Entries taken from a collection:

__________

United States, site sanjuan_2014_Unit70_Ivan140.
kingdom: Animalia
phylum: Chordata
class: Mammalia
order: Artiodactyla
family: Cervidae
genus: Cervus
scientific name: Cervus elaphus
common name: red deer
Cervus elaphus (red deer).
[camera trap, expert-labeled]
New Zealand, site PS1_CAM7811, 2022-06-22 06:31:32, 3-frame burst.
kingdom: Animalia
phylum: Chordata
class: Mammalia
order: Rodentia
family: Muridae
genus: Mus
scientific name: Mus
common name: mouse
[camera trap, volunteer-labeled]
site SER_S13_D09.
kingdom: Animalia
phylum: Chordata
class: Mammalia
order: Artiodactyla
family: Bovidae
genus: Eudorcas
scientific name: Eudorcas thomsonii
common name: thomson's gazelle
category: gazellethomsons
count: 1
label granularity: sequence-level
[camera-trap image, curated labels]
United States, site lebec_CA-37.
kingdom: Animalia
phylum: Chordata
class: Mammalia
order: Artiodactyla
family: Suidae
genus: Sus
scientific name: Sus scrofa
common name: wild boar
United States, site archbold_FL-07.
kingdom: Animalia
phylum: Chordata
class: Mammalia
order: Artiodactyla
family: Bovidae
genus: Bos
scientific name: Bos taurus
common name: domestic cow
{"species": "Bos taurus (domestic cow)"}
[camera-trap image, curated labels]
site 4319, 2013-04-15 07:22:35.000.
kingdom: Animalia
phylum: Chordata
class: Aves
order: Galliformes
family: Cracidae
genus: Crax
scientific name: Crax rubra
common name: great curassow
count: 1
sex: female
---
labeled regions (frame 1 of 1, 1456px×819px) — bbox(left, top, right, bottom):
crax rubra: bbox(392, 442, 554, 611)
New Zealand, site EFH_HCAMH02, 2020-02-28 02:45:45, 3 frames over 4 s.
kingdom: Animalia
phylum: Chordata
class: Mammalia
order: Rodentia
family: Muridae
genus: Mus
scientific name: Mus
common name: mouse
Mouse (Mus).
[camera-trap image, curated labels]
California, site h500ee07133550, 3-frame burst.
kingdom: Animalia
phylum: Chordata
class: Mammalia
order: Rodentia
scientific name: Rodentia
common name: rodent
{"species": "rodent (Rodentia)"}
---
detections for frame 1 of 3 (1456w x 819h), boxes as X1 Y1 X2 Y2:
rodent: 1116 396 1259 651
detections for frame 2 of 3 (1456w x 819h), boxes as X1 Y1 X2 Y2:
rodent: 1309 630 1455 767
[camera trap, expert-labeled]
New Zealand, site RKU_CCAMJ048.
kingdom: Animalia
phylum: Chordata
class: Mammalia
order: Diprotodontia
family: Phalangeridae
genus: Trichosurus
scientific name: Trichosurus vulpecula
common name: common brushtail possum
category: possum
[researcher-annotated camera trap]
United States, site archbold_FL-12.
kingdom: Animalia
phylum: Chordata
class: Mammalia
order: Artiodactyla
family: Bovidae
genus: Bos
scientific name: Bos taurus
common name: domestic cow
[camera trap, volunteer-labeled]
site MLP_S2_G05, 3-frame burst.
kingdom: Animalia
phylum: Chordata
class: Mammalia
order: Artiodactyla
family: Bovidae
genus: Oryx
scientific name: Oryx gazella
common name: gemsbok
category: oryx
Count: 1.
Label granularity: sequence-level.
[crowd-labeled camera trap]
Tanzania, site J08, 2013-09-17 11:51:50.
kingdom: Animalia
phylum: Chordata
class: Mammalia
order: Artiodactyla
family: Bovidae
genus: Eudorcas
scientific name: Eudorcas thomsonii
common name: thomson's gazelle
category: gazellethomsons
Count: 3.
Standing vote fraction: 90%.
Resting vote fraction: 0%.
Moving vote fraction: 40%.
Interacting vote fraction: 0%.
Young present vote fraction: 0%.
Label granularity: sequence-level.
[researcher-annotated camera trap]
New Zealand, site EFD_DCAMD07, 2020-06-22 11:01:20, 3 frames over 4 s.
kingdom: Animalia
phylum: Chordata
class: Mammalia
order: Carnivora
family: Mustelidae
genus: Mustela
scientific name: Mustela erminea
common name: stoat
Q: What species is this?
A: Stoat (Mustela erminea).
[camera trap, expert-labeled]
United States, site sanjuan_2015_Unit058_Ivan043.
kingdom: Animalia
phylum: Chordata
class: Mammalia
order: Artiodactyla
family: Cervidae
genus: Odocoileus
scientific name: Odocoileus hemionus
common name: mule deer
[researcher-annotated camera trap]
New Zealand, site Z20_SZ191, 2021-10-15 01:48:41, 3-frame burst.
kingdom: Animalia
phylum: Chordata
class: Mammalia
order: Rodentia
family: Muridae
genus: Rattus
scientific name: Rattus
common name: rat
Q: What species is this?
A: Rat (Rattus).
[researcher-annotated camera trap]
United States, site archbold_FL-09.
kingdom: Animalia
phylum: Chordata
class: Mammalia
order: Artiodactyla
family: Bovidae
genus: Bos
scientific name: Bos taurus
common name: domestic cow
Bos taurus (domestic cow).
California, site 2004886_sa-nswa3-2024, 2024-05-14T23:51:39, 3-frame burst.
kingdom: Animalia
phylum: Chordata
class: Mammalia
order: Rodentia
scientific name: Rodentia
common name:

__________

Where does "Zealand" appear in the records above? Copy every line that has it.

New Zealand, site PS1_CAM7811, 2022-06-22 06:31:32, 3-frame burst.
New Zealand, site EFH_HCAMH02, 2020-02-28 02:45:45, 3 frames over 4 s.
New Zealand, site RKU_CCAMJ048.
New Zealand, site EFD_DCAMD07, 2020-06-22 11:01:20, 3 frames over 4 s.
New Zealand, site Z20_SZ191, 2021-10-15 01:48:41, 3-frame burst.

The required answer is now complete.